### Your objective
Copy the robotics article below word for word, from "For years, production-line" to "NASA's Mars Rover.".

### Provided text

━━━━━━━━

What's Hot Today: Robotics

June 14, 2004
Real-World Robotics: An Appetite For Construction

Fixed robots have proven themselves in industrial environments, but autonomous and semi-autonomous robots must operate in changing and often rugged climates. This requires more robust sensors and programming techniques. Environmental analysis takes additional computing power.

Luckily, improvements in these areas are leading to greater availability of robots in commercial, industrial, and military settings. Yet robot development remains a mixture of "secret sauce" and heavy-duty consulting.

For years, production-line robots have built and painted cars, sorted and assembled small components, and tested computers. Though not autonomous or mobile, these production robots remain very useful.

Remote-control vehicles often are misrepresented as robots, but they possess many similar characteristics as semi-autonomous robots. These vehicles have proven valuable in search and rescue missions and long-range exploration, such as NASA's Mars Rover.

Though robots offer solutions to a host of problems right now, mass production is limited to very few commercial robots. In many cases, the problems are more difficult than most engineers think, until they learn about the difficulties with sensors, software limitations, and lack of standards. Robotic technology is improving rapidly, but it's still early in the learning curve.

Autonomous robots are difficult to build and program. Nonetheless, that hasn't stopped companies like Sony from creating successful products such as Aibo (Fig. 1). And this little pup, which costs about as much as a laptop computer, doesn't just sit on a table waiting for someone to type.

━━━━━━━━

### Record excerpts

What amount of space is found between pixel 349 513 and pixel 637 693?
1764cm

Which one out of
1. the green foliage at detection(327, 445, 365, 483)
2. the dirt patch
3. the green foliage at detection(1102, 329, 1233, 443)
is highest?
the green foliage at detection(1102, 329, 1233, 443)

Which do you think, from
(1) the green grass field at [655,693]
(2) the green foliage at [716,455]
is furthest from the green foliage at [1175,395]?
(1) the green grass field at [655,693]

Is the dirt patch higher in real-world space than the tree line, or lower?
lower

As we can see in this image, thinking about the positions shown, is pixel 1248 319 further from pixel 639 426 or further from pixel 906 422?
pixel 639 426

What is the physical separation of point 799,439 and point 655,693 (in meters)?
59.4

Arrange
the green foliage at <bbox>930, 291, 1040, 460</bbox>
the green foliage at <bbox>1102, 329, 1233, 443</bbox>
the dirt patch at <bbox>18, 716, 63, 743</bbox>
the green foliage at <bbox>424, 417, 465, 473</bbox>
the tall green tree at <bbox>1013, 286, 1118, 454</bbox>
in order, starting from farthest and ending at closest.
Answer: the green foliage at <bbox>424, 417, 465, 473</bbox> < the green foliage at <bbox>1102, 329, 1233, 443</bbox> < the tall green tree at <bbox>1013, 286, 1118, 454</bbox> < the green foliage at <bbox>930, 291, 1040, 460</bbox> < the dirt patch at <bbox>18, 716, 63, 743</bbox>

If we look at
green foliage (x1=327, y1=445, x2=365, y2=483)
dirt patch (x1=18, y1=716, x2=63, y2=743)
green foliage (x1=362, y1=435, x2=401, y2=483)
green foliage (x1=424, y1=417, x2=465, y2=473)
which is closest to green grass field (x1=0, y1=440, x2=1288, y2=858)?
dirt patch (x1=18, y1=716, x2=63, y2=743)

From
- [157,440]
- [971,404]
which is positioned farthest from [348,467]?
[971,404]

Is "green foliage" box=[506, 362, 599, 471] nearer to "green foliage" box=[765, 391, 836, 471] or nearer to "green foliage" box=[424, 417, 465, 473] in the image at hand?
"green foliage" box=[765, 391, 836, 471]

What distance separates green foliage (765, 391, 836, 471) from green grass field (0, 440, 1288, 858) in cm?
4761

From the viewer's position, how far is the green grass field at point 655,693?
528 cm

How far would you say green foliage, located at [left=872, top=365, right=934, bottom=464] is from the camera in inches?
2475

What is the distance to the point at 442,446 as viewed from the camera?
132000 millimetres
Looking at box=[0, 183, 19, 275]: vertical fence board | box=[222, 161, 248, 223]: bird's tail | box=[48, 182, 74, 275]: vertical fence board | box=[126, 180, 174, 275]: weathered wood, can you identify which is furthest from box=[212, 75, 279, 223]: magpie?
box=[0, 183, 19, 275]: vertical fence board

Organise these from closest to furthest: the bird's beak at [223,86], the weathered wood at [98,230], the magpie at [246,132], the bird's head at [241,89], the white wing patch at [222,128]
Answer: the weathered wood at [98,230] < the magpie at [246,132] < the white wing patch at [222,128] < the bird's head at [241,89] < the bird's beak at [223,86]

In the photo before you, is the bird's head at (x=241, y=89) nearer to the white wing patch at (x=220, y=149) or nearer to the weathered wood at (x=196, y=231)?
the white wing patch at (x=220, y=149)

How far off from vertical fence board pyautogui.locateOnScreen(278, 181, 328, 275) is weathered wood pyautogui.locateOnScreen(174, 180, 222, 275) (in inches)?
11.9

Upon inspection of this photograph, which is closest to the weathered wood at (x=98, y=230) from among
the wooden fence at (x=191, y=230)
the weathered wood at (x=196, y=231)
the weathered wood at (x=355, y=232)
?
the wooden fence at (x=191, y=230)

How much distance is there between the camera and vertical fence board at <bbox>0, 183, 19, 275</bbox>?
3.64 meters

━━━━━━━━

### The reply
For years, production-line robots have built and painted cars, sorted and assembled small components, and tested computers. Though not autonomous or mobile, these production robots remain very useful.

Remote-control vehicles often are misrepresented as robots, but they possess many similar characteristics as semi-autonomous robots. These vehicles have proven valuable in search and rescue missions and long-range exploration, such as NASA's Mars Rover.